Problem description.
How many lines of the entries below contain the string "matching"? Reply with the number only.

Exercise materials.

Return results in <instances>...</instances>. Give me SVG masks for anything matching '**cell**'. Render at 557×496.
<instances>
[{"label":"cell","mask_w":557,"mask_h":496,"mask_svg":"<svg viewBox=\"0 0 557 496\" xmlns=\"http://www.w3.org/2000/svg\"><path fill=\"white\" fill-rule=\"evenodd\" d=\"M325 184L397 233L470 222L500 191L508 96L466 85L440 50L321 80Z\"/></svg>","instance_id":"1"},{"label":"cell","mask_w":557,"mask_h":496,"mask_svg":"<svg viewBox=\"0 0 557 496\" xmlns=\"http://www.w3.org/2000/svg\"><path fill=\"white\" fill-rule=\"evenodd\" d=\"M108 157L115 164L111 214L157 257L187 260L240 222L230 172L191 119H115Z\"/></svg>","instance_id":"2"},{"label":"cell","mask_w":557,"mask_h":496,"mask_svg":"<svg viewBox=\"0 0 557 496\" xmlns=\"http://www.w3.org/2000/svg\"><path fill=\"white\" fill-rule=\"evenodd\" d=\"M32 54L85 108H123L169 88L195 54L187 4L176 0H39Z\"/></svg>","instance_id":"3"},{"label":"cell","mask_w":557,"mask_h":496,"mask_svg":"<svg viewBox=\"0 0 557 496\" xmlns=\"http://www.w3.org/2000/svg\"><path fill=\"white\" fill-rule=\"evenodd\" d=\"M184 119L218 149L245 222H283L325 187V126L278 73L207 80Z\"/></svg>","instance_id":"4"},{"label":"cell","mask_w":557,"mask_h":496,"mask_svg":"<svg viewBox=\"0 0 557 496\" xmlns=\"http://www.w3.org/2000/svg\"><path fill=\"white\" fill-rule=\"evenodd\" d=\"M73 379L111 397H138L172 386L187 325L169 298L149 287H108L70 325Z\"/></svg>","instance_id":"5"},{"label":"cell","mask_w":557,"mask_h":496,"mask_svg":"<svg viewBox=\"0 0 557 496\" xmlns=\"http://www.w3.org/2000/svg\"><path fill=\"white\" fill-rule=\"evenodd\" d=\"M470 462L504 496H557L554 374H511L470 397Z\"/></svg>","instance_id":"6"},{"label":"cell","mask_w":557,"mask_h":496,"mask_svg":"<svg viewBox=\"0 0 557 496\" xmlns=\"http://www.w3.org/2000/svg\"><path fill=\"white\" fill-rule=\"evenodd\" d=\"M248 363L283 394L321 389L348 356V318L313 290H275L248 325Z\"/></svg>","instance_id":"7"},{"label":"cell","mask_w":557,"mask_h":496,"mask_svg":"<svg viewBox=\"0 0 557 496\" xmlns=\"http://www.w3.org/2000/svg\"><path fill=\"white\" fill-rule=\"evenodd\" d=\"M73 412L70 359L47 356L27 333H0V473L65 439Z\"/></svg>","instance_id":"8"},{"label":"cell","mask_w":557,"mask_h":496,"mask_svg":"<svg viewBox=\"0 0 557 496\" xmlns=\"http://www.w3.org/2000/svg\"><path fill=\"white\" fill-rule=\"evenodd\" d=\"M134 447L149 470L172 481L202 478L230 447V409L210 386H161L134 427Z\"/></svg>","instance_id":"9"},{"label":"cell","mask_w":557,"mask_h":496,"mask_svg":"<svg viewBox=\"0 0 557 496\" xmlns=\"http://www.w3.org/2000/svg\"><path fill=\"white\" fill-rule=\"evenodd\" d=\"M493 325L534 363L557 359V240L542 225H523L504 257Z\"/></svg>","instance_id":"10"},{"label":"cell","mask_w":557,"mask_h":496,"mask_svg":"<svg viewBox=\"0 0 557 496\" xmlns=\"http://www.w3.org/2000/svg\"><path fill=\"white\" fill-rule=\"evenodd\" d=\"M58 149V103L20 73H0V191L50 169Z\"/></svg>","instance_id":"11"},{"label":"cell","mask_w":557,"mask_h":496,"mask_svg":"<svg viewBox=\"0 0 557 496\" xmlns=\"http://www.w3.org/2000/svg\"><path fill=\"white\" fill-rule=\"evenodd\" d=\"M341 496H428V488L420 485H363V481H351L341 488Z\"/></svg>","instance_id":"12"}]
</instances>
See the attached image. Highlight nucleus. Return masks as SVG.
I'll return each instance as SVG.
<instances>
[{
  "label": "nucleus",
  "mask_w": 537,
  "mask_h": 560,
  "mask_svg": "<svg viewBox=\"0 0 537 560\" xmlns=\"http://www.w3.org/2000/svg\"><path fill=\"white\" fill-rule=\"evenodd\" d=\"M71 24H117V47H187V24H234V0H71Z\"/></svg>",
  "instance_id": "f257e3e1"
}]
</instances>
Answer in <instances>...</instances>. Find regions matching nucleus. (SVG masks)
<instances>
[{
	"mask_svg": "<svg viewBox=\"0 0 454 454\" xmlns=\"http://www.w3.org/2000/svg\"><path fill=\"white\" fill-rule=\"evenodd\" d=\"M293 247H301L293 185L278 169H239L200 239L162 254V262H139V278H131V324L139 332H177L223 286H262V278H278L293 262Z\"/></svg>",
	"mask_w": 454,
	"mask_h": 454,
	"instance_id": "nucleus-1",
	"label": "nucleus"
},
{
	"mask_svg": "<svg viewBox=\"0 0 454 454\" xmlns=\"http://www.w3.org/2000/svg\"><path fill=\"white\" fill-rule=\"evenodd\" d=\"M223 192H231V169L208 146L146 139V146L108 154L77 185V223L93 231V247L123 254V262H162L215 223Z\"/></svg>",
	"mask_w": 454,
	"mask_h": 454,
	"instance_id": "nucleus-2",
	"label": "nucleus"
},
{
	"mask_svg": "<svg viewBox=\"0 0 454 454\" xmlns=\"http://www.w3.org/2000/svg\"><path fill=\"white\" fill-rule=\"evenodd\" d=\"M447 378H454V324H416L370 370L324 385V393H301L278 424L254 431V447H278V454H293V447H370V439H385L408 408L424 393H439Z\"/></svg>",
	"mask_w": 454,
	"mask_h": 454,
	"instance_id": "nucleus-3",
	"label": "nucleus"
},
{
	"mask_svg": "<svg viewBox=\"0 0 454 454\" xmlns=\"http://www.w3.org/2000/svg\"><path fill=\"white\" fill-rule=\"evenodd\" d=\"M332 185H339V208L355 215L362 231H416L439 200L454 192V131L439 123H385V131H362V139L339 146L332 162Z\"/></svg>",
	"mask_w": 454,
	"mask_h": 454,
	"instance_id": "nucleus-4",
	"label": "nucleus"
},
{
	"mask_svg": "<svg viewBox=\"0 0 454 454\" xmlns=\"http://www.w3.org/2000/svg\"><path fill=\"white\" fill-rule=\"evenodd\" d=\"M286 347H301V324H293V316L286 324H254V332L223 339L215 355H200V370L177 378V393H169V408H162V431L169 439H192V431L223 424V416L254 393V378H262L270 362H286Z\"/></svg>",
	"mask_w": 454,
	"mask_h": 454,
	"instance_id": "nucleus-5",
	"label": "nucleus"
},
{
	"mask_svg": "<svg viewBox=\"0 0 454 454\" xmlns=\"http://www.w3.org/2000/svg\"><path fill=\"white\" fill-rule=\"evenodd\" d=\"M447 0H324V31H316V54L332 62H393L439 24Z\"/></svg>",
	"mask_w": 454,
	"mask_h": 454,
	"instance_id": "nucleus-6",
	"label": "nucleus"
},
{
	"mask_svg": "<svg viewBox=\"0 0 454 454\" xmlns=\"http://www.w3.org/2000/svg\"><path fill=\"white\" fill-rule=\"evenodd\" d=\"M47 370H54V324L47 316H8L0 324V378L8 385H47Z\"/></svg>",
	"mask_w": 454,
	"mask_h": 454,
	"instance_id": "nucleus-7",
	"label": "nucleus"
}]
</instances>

Response to this exercise.
2